🤖 AI Summary
This work addresses decentralized stochastic smooth convex optimization over a fixed communication network, aiming to maximize the number of participating nodes $M$ under a total gradient sample budget $N$ while preserving the optimal statistical convergence rate of $O(1/\sqrt{N})$ achievable by centralized methods. To this end, the authors propose a novel algorithm that integrates accelerated gossip communication, mini-batch gradients, and a single-step delayed acceleration mechanism. This approach effectively controls the residual inconsistency among nodes and exhibits only logarithmic dependence on local data heterogeneity. The method achieves a significantly improved scalability bound of $M \lesssim \sqrt{\rho}\, N^{3/4}$, where $\rho$ denotes the network spectral gap, surpassing the previous best-known bound of $M \lesssim \rho \sqrt{N}$. Moreover, the authors establish the optimality of this bound for first-order methods within the linear span class.
📝 Abstract
We study decentralized stochastic smooth convex optimization, where $M$ workers minimize an average objective using local stochastic gradients and neighbor-only communication over a fixed gossip network. A central question in this setting is to determine the largest number of workers that can be used under a total budget of $N$ gradient samples while still preserving the centralized $O(1/\sqrt N)$ statistical rate.
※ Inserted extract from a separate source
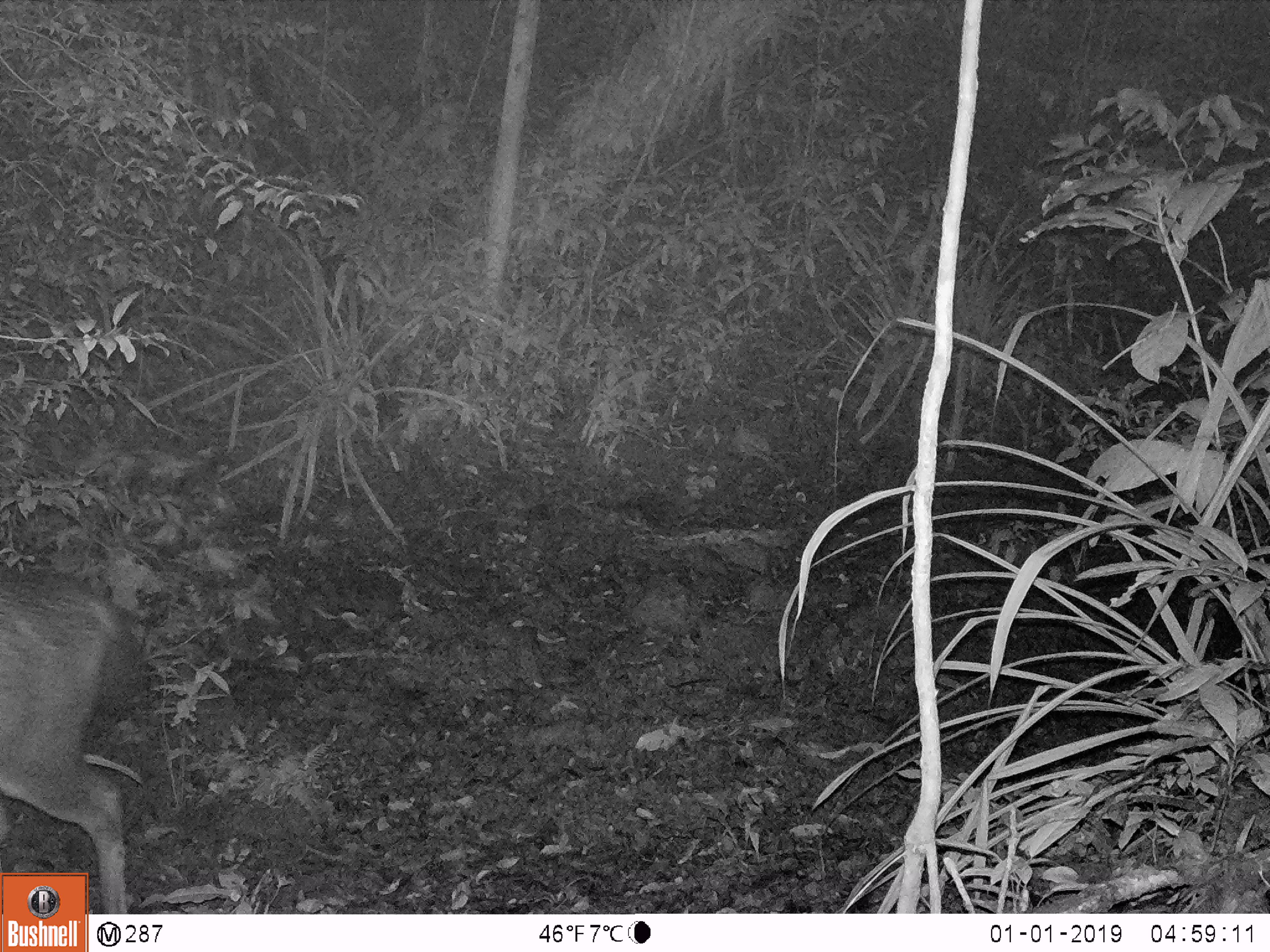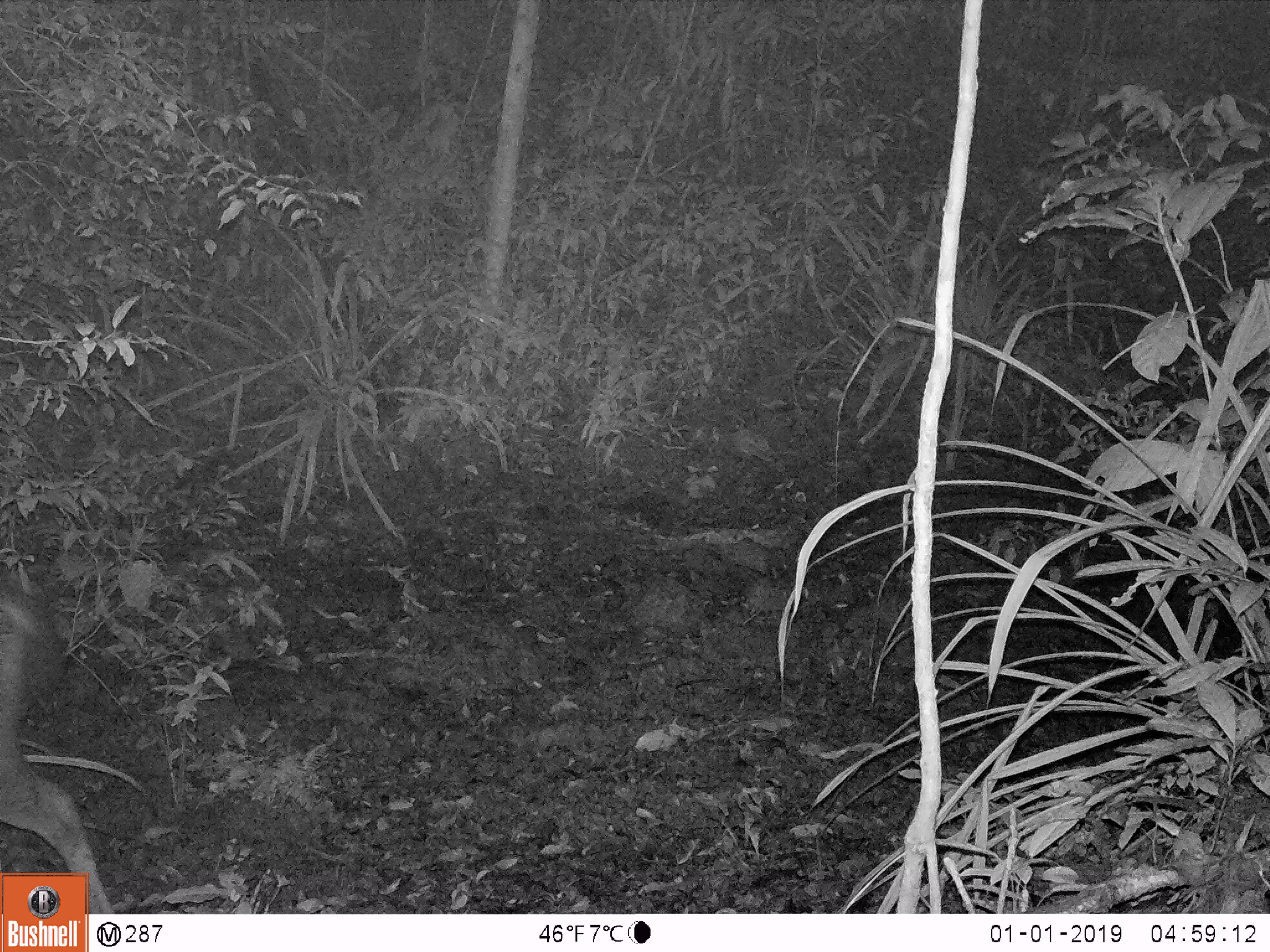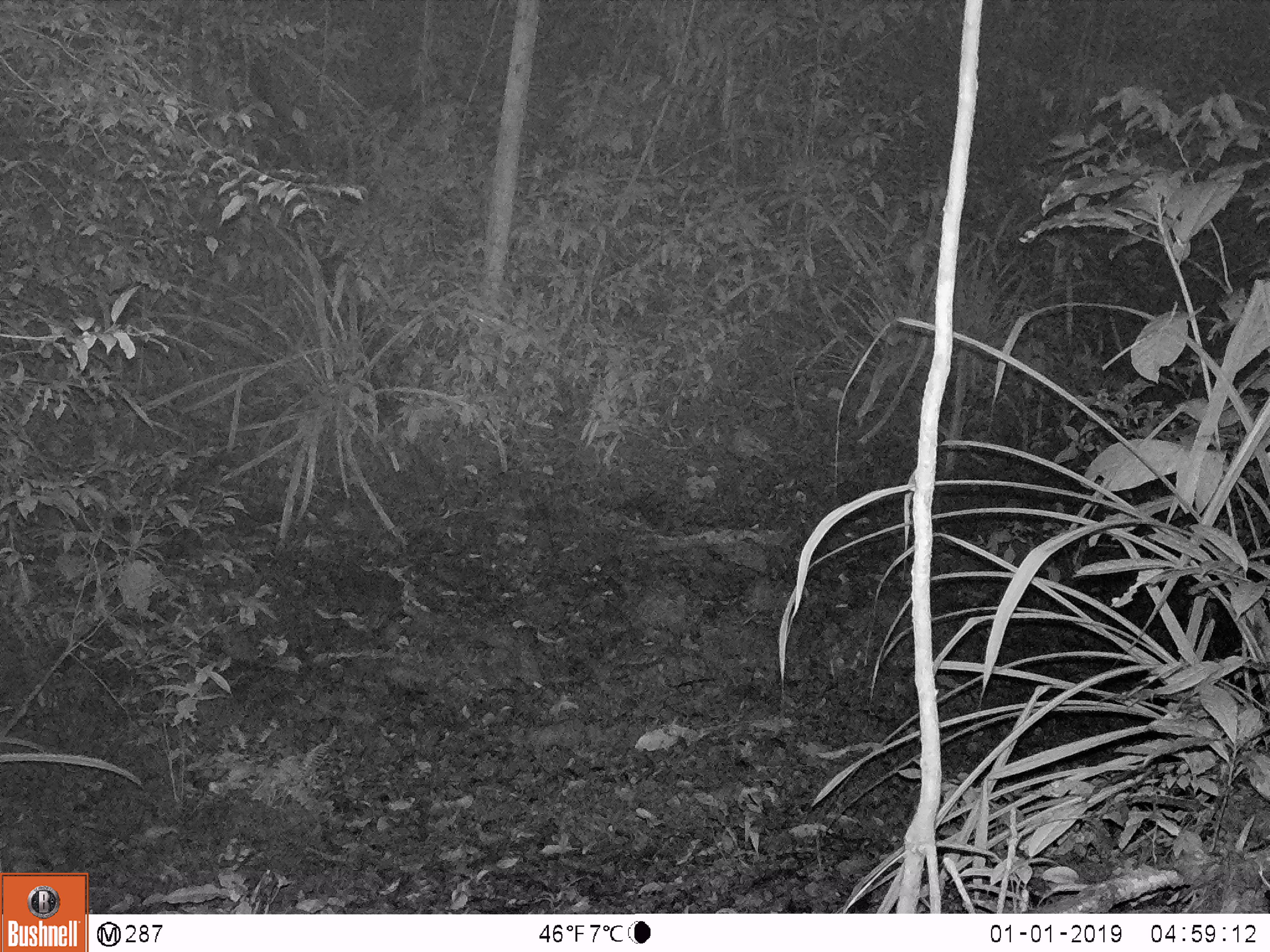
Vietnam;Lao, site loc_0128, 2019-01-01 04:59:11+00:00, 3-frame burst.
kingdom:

We introduce an accelerated decentralized method that preserves this rate for up to $\smash{M\lesssim \sqrtρ\,N^{3/4}}$ workers, where $ρ$ is the spectral gap of the gossip network, improving the best prior maximal scaling of $\smash{M\lesssim ρ\sqrt N}$. The method is based on a one-step-delayed stochastic acceleration scheme that enables workers to interleave minibatching with accelerated gossip while controlling residual disagreement, and its guarantee depends only logarithmically on the optimum-local heterogeneity. We also establish a matching lower bound for linear-span decentralized first-order methods, showing that the method is optimal up to logarithmic factors.